I write in my house, at my desk, where I have Christmas lights strung over it to try and convince me that I'm having a good time. I can't really write anywhere else.
I get my inspiration from looking at the world and paying attention to people and just looking closely. Also from reading. I get so much inspiration from other authors.
I was a kid who loved to read. I read everything I could get my hands on. I didn't have one favorite book. I had lots of favorite books: 'The Borrowers' by Mary Norton, 'Paddington' by Michael Bond, 'A Little Princess' by Frances Hodgson Burnett, 'Stuart Little' by EB White, 'A Cricket in Times Square,' all the Beverly Cleary books.

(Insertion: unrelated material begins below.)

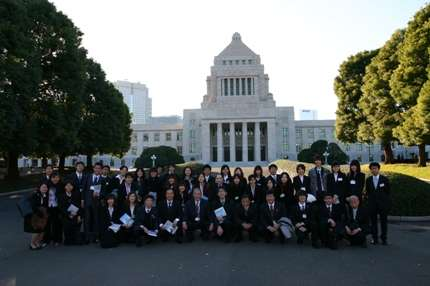 外務省、日本人女性に2度の渡航自粛要請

I read a couple of books a week. About 80 percent of what I read is contemporary literature for adults. The other 20 percent is made up of non-fiction and children's books.
My father - he was an orthodontist - was supposed to sell his practice and move down to Florida, but that never happened... I would sometimes spend the summer with him and visit him, but he never lived with us.
I think hope and magic are probably connected.
When I was a kid, it never occurred to me that human beings wrote books. It was a kind of cognitive dissonance for me... I just didn't think it was something that people did.
When you write for kids, people always ask you what lesson you mean to impart. I don't think adult writers get that question. I never mean to teach anybody a lesson, because I don't know anything myself.
I had it in my head when I was in college that I wanted to be a writer, but it took me a long time to commit to being a writer. Up until then, I had worked one dead-end job after another while writing on the side.